60 years ago the Caspian Tiger went extinct. Before leaving this planet it was one of the biggest species of cats on the planet at 10 feet in length and up to 500 pounds.
Scientists are now ready to bring the Caspian Tiger back from extinction — sort of.
The tiger existed in Central Asia and was an incredibly close genetically to the Amur Tiger. Experts now plan to implant the Amur Tiger into Central Asia.
The goal is to replace the extinct species with its closest relative and then allow evolution to take over. They hope that a nearly identical species will learn to adapt to its new habitat in Central Asia.
The program is being spearheaded by researchers from the World Wildlife Fund and the State University of New York.

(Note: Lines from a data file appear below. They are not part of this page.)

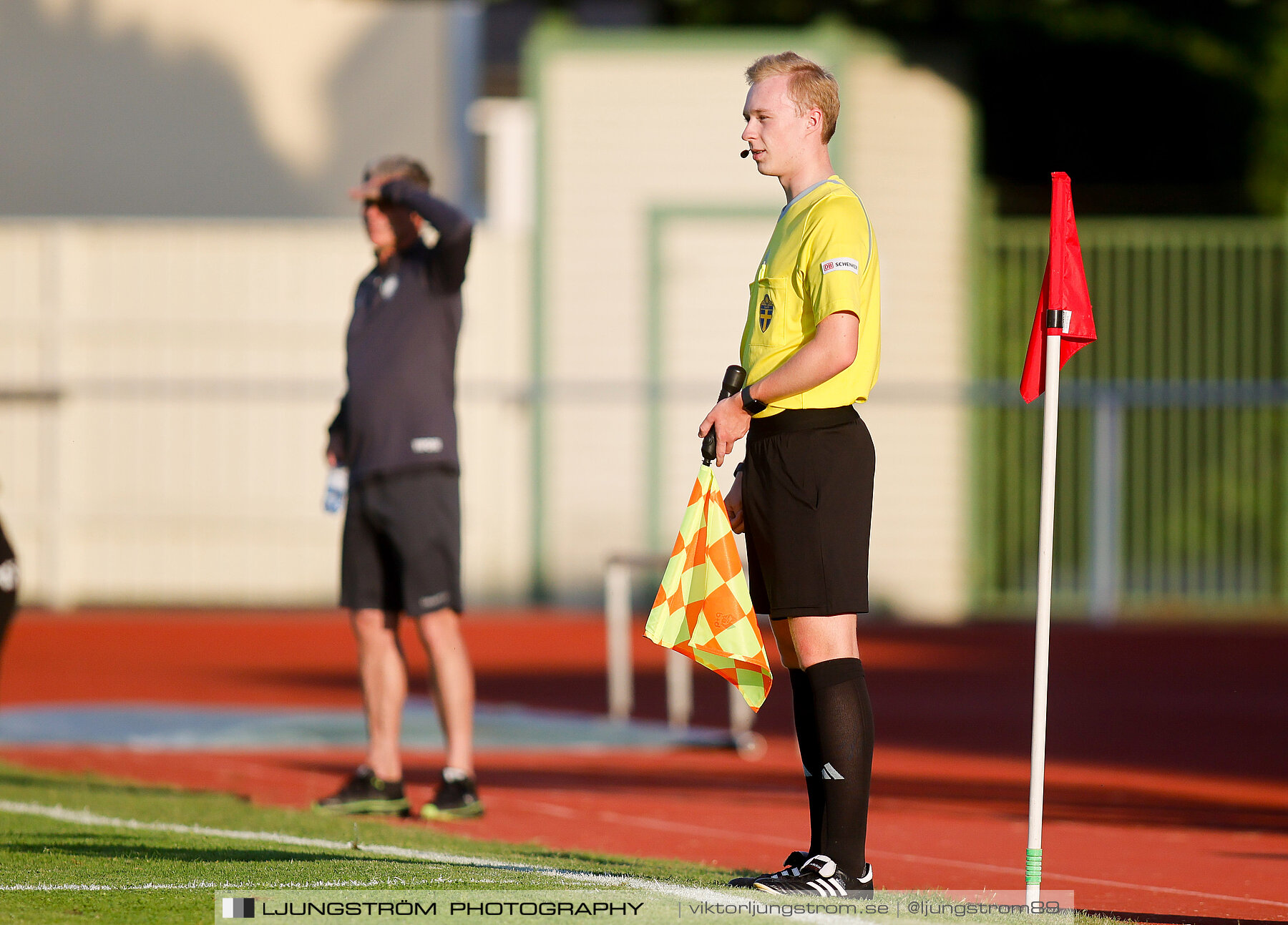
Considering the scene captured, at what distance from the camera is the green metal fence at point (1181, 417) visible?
56.0 feet

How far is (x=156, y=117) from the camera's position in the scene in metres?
20.1

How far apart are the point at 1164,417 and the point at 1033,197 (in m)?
4.46

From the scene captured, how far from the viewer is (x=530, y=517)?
17625 mm

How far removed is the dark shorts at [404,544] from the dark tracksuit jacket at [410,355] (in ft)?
0.24

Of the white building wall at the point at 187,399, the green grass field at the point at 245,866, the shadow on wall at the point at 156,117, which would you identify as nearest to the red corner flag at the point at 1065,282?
the green grass field at the point at 245,866

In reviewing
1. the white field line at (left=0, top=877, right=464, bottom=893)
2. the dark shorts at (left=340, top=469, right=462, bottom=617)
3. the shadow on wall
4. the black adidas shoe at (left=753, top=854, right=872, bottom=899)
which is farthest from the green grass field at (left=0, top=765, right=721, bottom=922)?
the shadow on wall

Those organizations have identified two specific parts of Kazakhstan that could serve as a new habitat for anywhere between 64 and 98 Amur tigers.
“The idea of tiger reintroduction in Central Asia using the Amur tiger from the Russian Far East as an ‘analog’ species has been discussed for nearly 10 years,” explains study co-author Mikhail Paltsyn. “It met with considerable support from the government of Kazakhstan in 2010 during the Global Tiger Forum in St. Petersburg, Russia.”

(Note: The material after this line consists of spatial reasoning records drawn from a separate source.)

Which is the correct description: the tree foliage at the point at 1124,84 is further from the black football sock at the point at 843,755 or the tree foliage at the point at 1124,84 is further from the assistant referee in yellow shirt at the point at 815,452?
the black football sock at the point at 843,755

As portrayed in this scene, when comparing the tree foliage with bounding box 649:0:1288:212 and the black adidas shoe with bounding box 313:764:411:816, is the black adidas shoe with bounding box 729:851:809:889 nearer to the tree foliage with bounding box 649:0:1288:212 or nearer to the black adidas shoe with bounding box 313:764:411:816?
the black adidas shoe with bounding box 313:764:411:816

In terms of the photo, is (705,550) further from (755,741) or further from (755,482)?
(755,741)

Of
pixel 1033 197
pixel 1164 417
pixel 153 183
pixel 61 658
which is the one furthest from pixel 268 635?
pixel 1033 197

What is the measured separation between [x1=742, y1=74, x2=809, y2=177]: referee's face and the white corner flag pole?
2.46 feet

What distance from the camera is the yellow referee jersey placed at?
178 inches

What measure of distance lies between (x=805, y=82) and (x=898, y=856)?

The project could easily take 15 years to put into place. First, two separate areas will need to be protected and then researchers will repopulate the area with deer, wild boar, and other animals.
The southern coast of Lake Balkhash and the delta of the Ili River have been chosen for the experiment but first researchers will have to figure out how to allow the tigers to co-exist with humans.
“WWF and the government of Kazakhstan seem to be ready to deal with all these difficult issues to bring tigers back to Central Asia,” says Paltsyn.
If the experiment is a success, tigers will exist in Central Asia for the first time in decades.